• [任务说明]
a - 在讲述地铁车厢被困经过的文本中，乘客们为什么要用灭火器砸开车窗？请用一到三句话回答。
b - 请从最后一句之后续写讲述地铁车厢被困经过的文本。

• [所给文本]
密闭的地铁车厢为乘客们阻挡了洪流,但同时也意味着:缺少空气。车厢内不断上涨的水位,更是挤压着空间。
大家都明显地感觉到,这个时候再不开窗就要憋死了。突然有人喊了一句,“用灭火器砸开车窗”!林贝看到,靠近门边一个眼镜小哥迅速摸到了座位底下的灭火器,冲到座位上方较高处的车窗开始猛烈砸下去。小哥个子不高,有些瘦弱,手臂带动着身体剧烈地一下下前后朝着车窗锤下去。一下、两下、三下,砰地一声灭火器爆了,干粉像雪花一样喷溅。车窗没有破。“防爆的,太坚硬了。”林贝说。
小哥退下,其他摸到灭火器的男士们逐一上前接力。至少4个男士轮流敲砸了十几分钟,车窗砰的一声碎裂,露出一个小窟窿。没有人发出任何声音,但林贝感到所有人都深吸了一口气。当氧气由鼻腔进入大脑的时候,她感觉到一阵剧烈的头疼,没有想象中清新的味道,水的味道非常大,那是一股特有的泥水味道,又有些冰凉。
第一节车厢的窗户被砸开后,灭火器又被自发地向后传递,“灭火器砸车窗!灭火器砸车窗!”的呼喊声不间断地向后传递。随后,林贝听到第二节车厢里也传来一阵阵咚咚咚的砸窗声。“如果没有砸破车窗,我们肯定挺不到救援队来”。林贝非常肯定。车窗被砸开后,林贝发现外面的水流也没有一开始湍急了。
不再升高的水位和氧气让大家的心情略微安定了些,为了保存体力,车厢里又恢复了安静。
获救
突然,一声声洪亮的声音划破黑暗,“救援队到了!救援队到了!”车厢里的乘客陆续打开了手机电筒,坚持留存着最后10%的“保命”电量的林贝也赶忙将电筒打开。大家都尽可能地贴近车窗,挥手、摇晃。

• [数据摘录]
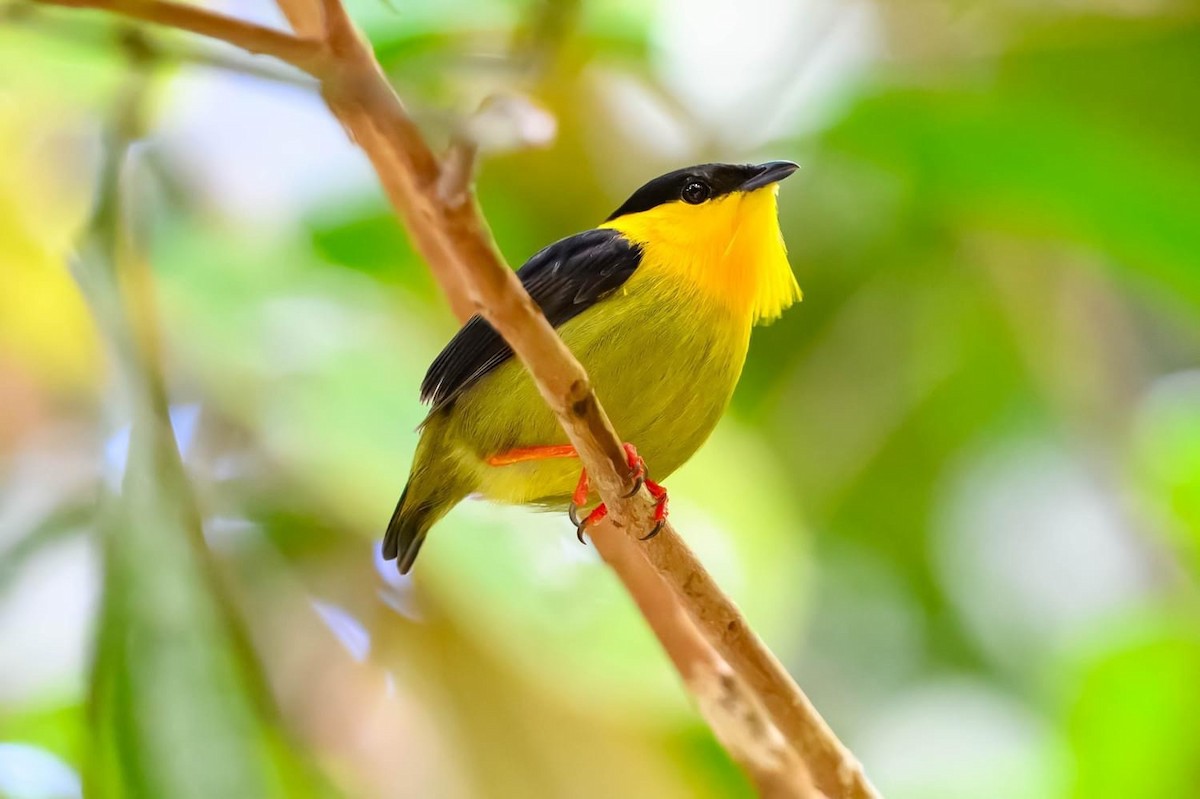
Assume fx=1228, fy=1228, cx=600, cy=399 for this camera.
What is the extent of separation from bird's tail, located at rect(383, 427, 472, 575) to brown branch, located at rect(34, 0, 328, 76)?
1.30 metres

* * *

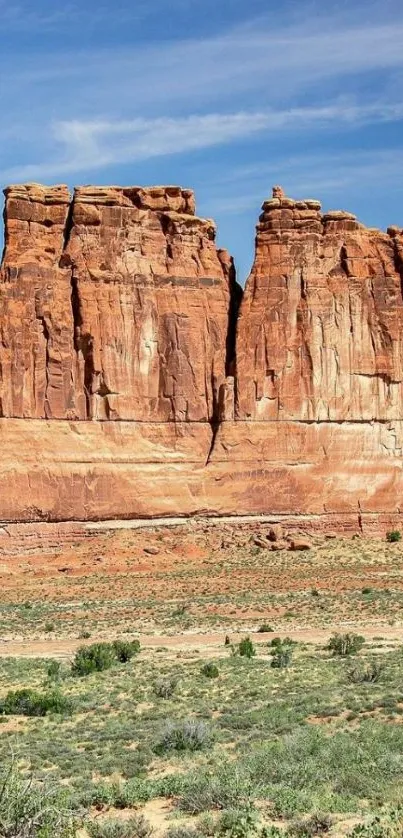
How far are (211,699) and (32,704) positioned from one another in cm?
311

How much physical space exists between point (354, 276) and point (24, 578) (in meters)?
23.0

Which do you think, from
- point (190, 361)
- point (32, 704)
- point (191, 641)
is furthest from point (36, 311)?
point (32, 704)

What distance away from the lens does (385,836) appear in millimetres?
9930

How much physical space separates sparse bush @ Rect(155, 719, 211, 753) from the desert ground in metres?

• [各题答案]
a - 密闭的车厢虽然挡住了洪流，却也意味着缺少空气，车厢内不断上涨的水位还在挤压空间，大家都感觉再不开窗就要憋死了。林贝也非常肯定，如果没有砸破车窗，他们肯定挺不到救援队来。

b -
没过多久,伴随着列车外一阵阵巨大的敲击声,车厢内几个声音洪亮地喊着“老人、孩子、孕妇往前来”。一部分强壮的大哥、大叔们自发组成了救援,“没有协商,就自己站在应该站的地方”。林贝看见三个孕妇陆续从后面的车厢被传递出来,还有那位背着孩子的大叔。手电的灯光下,林贝看到嘈杂声中,浸泡在漂浮着白色泡沫的污浊洪水中一个个接力传递从后面车厢的人,孕妇和孩子一个个被搀扶着、架着传递到第一节车厢的驾驶室门口位置。一些人已经失去了意识,一些人头歪向一边,眼睛闭着表情痛苦。
一名救援人员半悬在人行道与隧道的中间,凌空于湍急的洪水之上,负责从驾驶室门里往外拉人,更多的救援人员站在人行道上接力。林贝被几位车厢内的乘客托举出去,被救援人员一把拉出。
此时,隧道内人行道的水流已经退至小腿处,但低一些的隧道里的水流依旧湍急。林贝不敢回头,一人宽的路,大家死死抓住扶手向沙口路站台方向走。
在短暂的回头一瞥中,这辆五号线列车像一只巨大的困兽浸泡在洪水中,车身将两侧的水位挤得很高,滚滚而去的洪水被车头分为两大股,只有车顶依稀可见。“我算是比较早被救出的”。踏上站台的那一刻,她看了眼时间:9点40分,离最开始车厢进水被困已经过去了近4个小时。站台层已经没有水了,几个7、8岁的孩子排成一排坐着,身上盖着保暖毯,地铁站工作人员在救护陆续上来的乘客。
让林贝有些惊讶的是,她没有看到医护人员。“我身体素质还算不错,只是有些虚弱”,林贝摆摆手,拒绝了前来为她检查的工作人员。“太多人比我更需要救助了。”她想。
回家
比林贝晚一些出来的张卓,是一名在读的医学硕士研究生。
张卓出来时,看见站台边躺了十几个被救上来的乘客,但只有一个医生。他冲到两个安检工作人员面前问:“你俩能不能给医院打个电话?”“打了,打不通。”其中一个安检姑娘说完就哭了。
张卓的眼泪也哗地流了下来,“可能当时压力太大了,以为外边有一堆人等着我们,结果没人”。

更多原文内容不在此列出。